En la pantalla de un teléfono llena de grietas, Amee muestra el selfie que se tomó el Día de Reyes, cuando todavía era divertido. Riendo, posa con dos amigas por la mañana frente a la noria en el Grote Markt de Haarlem. Ella todavía estaba sentada en el Magic Mouse, pero no recuerda mucho más, porque un poco más tarde Amee fue despierta en el suelo frente al Jumbo, con un paramédico frente a ella.
Venir. No al hospital, sino a la comisaría. También había pasado allí la noche anterior por estar en estado de ebriedad en público. No tiene hogar y ya se le ha prohibido la entrada al refugio nocturno y a casi todos los negocios. Se impuso la prohibición de permanecer en el centro durante 48 horas por violar el artículo 184 del Código Penal: incumplimiento intencionado de una orden. Y como fue encontrada en el centro de la ciudad el día del Rey, la prohibición se ha ampliado ahora a doce semanas.
Había tenido problemas durante el interrogatorio. ¿Por qué estabas en la ciudad? “Día del Rey”
“Solo busca”. Amee rebusca en su bolso lleno de peluches –“un gran lío”– y saca el permiso de residencia arrugado. Incluye un mapa del centro con una gruesa línea roja a su alrededor, siguiendo casi exactamente los límites de las antiguas murallas de la ciudad. Oficialmente prohibido en Haarlem.
Había tenido problemas durante el interrogatorio. ¿Por qué estabas en la ciudad? “Día del Rey”. ¿Sabías que estabas prohibido en la ciudad? “Día del Rey”. ¿Le gustaría hacer una declaración? “Día del Rey”. Celebrando el día del año en el conurbano: Absolutamente no.
“He estado pensando durante mucho tiempo en poder decirle algo positivo”, dice Amee, mirando desde una escalera en el muelle, al otro lado del Leidsevaart. Porque en la última reunión hace dos meses nos despedimos así: “Buenas noticias la próxima, ¿no?”
Conocí a Amee cuando era una mujer sin hogar que vivía en una tienda de campaña en La Haya. La seguí hasta Haarlem, huyendo de su ex. Allí las cosas iban mejor, pero la última vez la echaron del refugio nocturno. No es una catástrofe, porque de todos modos el ambiente allí es sombrío, pero luego durmió en una tienda de campaña entre los arbustos con su nuevo amigo Mouse.

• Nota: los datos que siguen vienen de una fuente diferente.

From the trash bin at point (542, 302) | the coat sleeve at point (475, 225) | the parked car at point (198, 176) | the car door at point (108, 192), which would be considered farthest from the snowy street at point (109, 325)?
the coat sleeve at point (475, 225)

Y en realidad estaban desesperados, también por su adicción. No hay hogar sin ayuda, no hay ayuda sin hogar.
¿Sigues durmiendo en esa tienda? ‘¿Carpa? Oh, sí, esta tienda. ¿Alguien ha demolido?

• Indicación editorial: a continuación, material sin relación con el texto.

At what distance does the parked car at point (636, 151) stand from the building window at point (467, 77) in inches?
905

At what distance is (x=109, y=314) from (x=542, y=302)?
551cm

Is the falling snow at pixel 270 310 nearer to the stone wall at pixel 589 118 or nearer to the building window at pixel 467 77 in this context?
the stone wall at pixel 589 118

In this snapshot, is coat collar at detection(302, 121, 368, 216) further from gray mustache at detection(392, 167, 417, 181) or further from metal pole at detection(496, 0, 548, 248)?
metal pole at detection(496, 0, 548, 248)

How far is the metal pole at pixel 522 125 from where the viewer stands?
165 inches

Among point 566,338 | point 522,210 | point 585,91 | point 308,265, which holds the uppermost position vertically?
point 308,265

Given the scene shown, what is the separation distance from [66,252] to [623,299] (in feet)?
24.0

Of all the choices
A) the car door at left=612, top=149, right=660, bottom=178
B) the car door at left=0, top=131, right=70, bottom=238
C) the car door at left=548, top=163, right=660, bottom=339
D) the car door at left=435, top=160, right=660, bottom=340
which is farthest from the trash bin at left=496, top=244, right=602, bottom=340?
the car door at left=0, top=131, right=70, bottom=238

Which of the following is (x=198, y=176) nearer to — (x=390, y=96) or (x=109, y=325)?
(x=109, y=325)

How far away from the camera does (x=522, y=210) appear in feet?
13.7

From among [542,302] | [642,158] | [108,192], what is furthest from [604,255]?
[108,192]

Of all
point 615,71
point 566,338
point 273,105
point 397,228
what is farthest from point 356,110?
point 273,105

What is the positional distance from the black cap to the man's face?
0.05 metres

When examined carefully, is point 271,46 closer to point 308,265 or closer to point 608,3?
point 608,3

¿Sigues durmiendo en esa tienda? “¿Tienda? Oh, sí, esa tienda”. Ha pasado mucho tiempo para Amee. “Alguien lo derribó”. Y entonces empezó el problema, porque estaba durmiendo en un barco con Mouse, y cuando la policía la encontró allí, se lo llevaron porque tenía que estar un mes más haciendo otra cosa. Pero como mujer, no es realmente divertido dormir afuera sin un hombre porque la gente intenta drogarte, así que bebes más por miedo y también para calentarte. Y si…
“Pasé las primeras tres noches aquí”. Amee muestra una foto de un armario en el cobertizo para bicicletas de la estación de tren. Dormir sobre un cojín de la terraza, debajo de una pila de folletos de Vomar para abrigarme y una chaqueta sobre la cabeza “para que parezca un hombre”.

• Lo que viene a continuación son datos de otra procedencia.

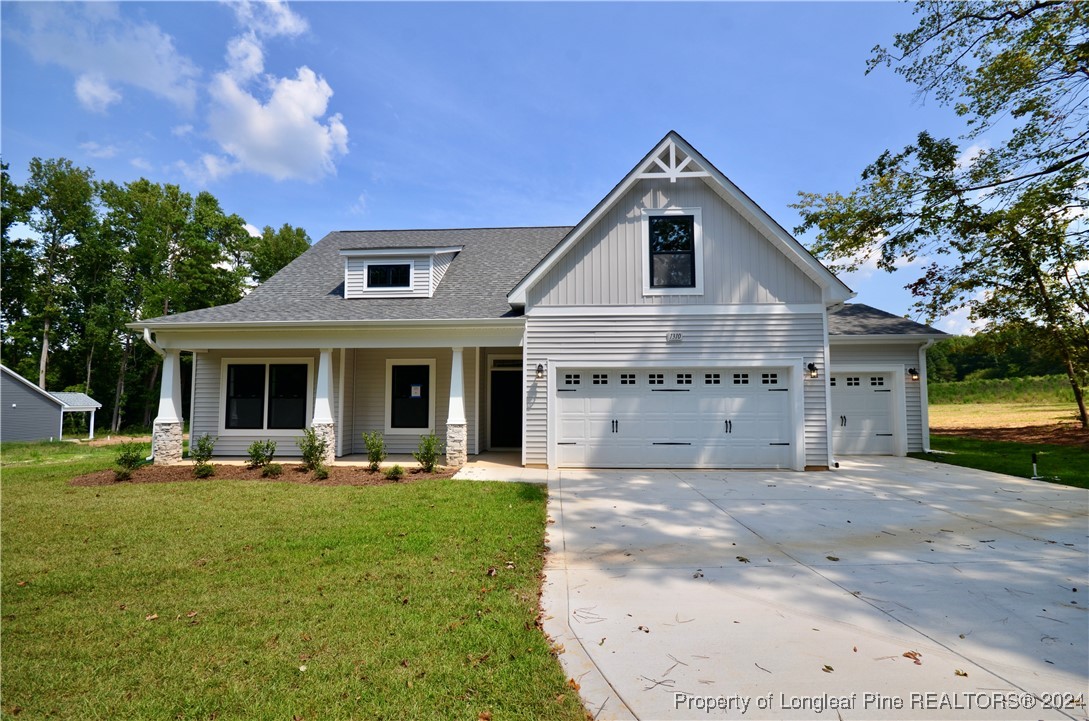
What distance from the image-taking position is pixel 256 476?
9.41m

Después, gracias a su asistente social – “Laura, un tesoro” – pudo ir a una residencia asistida en el distrito de Transvaal. Y quizás –buenas noticias– por un periodo de tiempo más largo porque una habitación está disponible debido a un fallecimiento. Pero sin su ratón. Y la pregunta es: “¿Cuánto tiempo me llevará arruinarlo?” Sonríe: “Soy bastante bueno en eso”.